Anytime I hear that, I instantly know that the person has no credibility, no idea what's going on in their own industry, no grasp of fundamental economics, and no f**king chance of representing me in a transaction.

In fact, I was looking at apartments last week and the woman showing me the rental happened to be an agent for a major real estate agency. She didn't give me her card until after we were finished touring the property, but I should have known given the way she was hyping up the amenities of the outdated, dirty, overpriced condo (I should have brought a camera).

Anyhow, we were talking about my income and credit score when she said, "Well, why don't you just buy a place?" I was a little stunned.

Politely, I said, "I'm waiting until rental rates and mortgage payments approach parity again."

She quickly replied, "Now is a great time to buy."


I asked, "What do you think the mortgage would run on the condo we just looked at?"

She quickly saw my point and the conversation was over.

Those seven simple words, "Now is a great time to buy" told me all I needed to know about her. First, I knew I wouldn't rent an apartment from her, let alone have her help me buy a house. Second, I knew immediately that she has no grasp of her own industry, is oblivious to the very factors that make her industry function, and if she did, she consciously repressed that knowledge in order to sell me on buying a condo.

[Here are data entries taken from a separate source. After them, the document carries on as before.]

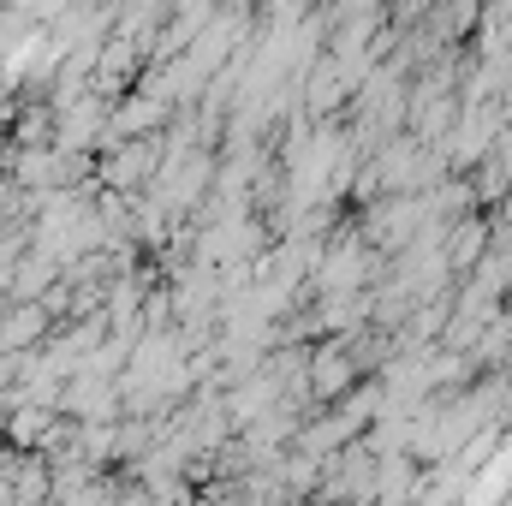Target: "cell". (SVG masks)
I'll list each match as a JSON object with an SVG mask.
<instances>
[{
	"mask_svg": "<svg viewBox=\"0 0 512 506\" xmlns=\"http://www.w3.org/2000/svg\"><path fill=\"white\" fill-rule=\"evenodd\" d=\"M507 483H512V453H501V465H489V471H483V483H477V495H471V506L501 501V495H507Z\"/></svg>",
	"mask_w": 512,
	"mask_h": 506,
	"instance_id": "obj_1",
	"label": "cell"
}]
</instances>
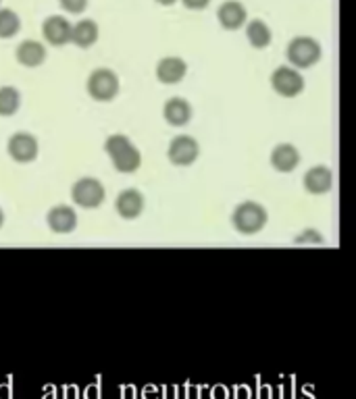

The point is, I clearly had a better handle on the real estate industry and the housing market than this realtor. Given that, why in the world would I pay her a commission? What exactly is she providing to me for that fee? I just don't see how someone like that could expect to have a future in that industry.

I commend the commenter's realtor friend for having an understanding of the market factors at play, and I'll bet when this housing crash is finally over, our commenter will feel that trust has been earned (at direct, personal expense to the agent) and will gladly pay a commission to be represented by an honest, knowledgeable professional.


  1. WOW, quoted on a good blog. Have I arrived? Will this be enough to get me into cool clubs or a date with Paris?

    Anyway, just wanted to clarify something about my statement. The Realtor in question will absolutely sell to any dope that thinks they're getting a good deal. What I appreciate is that she respects an educated (or at least informed) potential client and doesn't dispense the tired BS lines one would usually hear. One other thing I liked is that like some other agents I've talked to, does not discourage low-ball offers. I mentioned that to her and she said lately, the low-balls are coming from the smarter buyers. WE HAVE THE MONEY! That's another topic, though.

    Maybe I'll try to talk her into going for a few drinks, get her lubed up and REALLY get some good dirt. You and your readers know the score, but I'd still like to hear the honest inside crap that has to be flying in this industry.

    Thanks again.

  2. I'm looking forward to the dirt. Keep us posted...

  3. "but I'd still like to hear the honest inside crap that has to be flying in this industry."

    You make it sound like there is some great conspiracy to uncover here....

    Sorry to disappoint, but there really is none...truth is, most agents are really too stupid and uninformed about economic matters to truly understand what is happening in their world. They drank the kool-aid for so many years (remember, their industry leaders put their heads in the sand and fed lies to them...) that they have not yet caught on.

    Trust me, I know. Nothing to see here...move along.